Every historic home I visit in this country seems to have had Charlie Chaplin as a houseguest. It seems this comedian had a home everywhere and was welcomed everywhere. The “Little Tramp” had something that was irresistible; he was a brilliant wit, intellectual, well read and well-spoken on philosophy, politics, literature, art and he was a man of the world who related it in his art. They said the guy would spend weeks at San Simeon, the estate that some called the “American Versailles.” William Randolph Hearst thought he set up residence in his mansion and thought nothing of it.
I once met actress Lynn Redgrave who told me Noble Prize-winning playwright Harold Pinter wrote “The Caretaker” in their guest house. He spent months there. “And your father let him stay there no questions asked?” I inquired.
She said, “It was Harold Pinter.” In other words, you have a great mind in your presence, you make the most of it however long it may take.
For me, Buffalo is a home away from home. It’s not a particularly elegant city or warm seaside resort type city but it’s one of my favorite places to be.
I visited a bar in the first ward in Buffalo. There were a few regulars there. They didn’t even have to tell the bartender what they needed. She just kept taking the money that was sitting on the bar and popping new Labatt’s Blues for them. We bellied up to the bar, and I sat next to a working-class guy donning a dusty baseball cap, a neon green sweatshirt with oil stains on the sleeves, well-worn soot-stained jeans and work boots. He was a strapping six three sitting, had a mangy beard and spoke with a baritone voice and was no nonsense as he waxed poetic about the old days of Buffalo when you called it the “Eastside” or the “Westside.” Now the cultural elites have proclaimed that you can no longer use that terminology, it’s called “Buffalo’s Eastside” or “Buffalo’s Westside.”
He told me his father was a regular union guy who visited the same bar.
I said, “There’s something to be said for that or words to that effect.”
The funny thing is this guy engaged me in conversation. He was very welcoming. I felt as though he needed the conversation.
We went for the chicken wings but the conversation was captivating. Cooks bar feels like a home that was converted into a bar. I could see a forties front room that now doubles as a game room with a bowling game, a dart board, a video game and is replete with neon beer signs, college banners and televisions situated where no one can miss a minute of an important game. The wrap around bar is beer (sic) hug of memories with 3×5 pictures of good times literally under Epoxy resin on the bar. It shows softball teams and patrons who bellied up and poured their hearts into understanding and making the most of the life. The bar was situated in the dining room that was expanded to suit a big crowd, but you can still see the beginnings and endings of a home.

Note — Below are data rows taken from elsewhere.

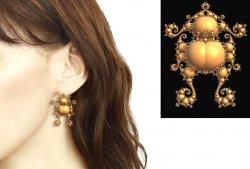 Just an Idea: Earring Kleinian Scarab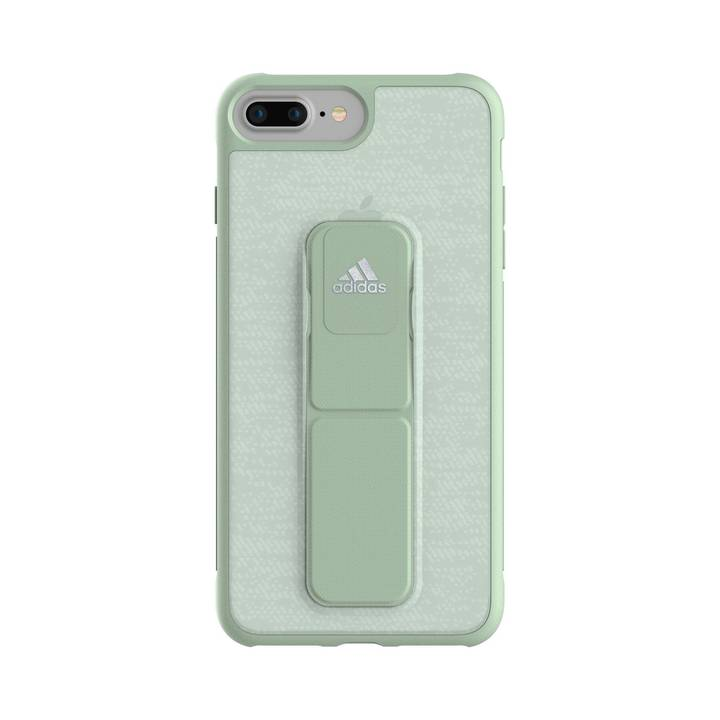 ADIDAS Backcover Grip iPhone 6 / 7 / 8 Plus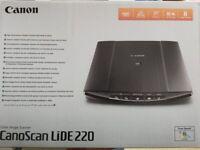 New Canon Canoscan Lide 220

This man has inherited the call to this place. This is his home away from home. Sure, maybe he’s escaping something at his home. He may see something there that he doesn’t get at home. On a deeper level, though, I thought, maybe this guy is looking for something his father was looking for, something he wasn’t even conscious of.
What is that thing that keeps us staying or keeps us coming back to a place?
People want to be where their history is. People want to find quiet acceptance and unconditional love even if it’s bought and comes in the form of a beer or shot and an open mind. The people I love and cherish from the old neighborhood walked in the same misery and stress, the hopes and the mysteries that pointed us to a well-adjusted framework for understanding more in the context of history. The history is in the streets and on the walls. It’s in the living rooms in a lively conversation, an iced cold beer or glass of wine, and delectable food.
The things that keep us are the things that inspire more life; a secure place to open the heart and be present, comfort in knowing that we are being heard, a place to create without being judged – all the things we think of when we think of feeling at home.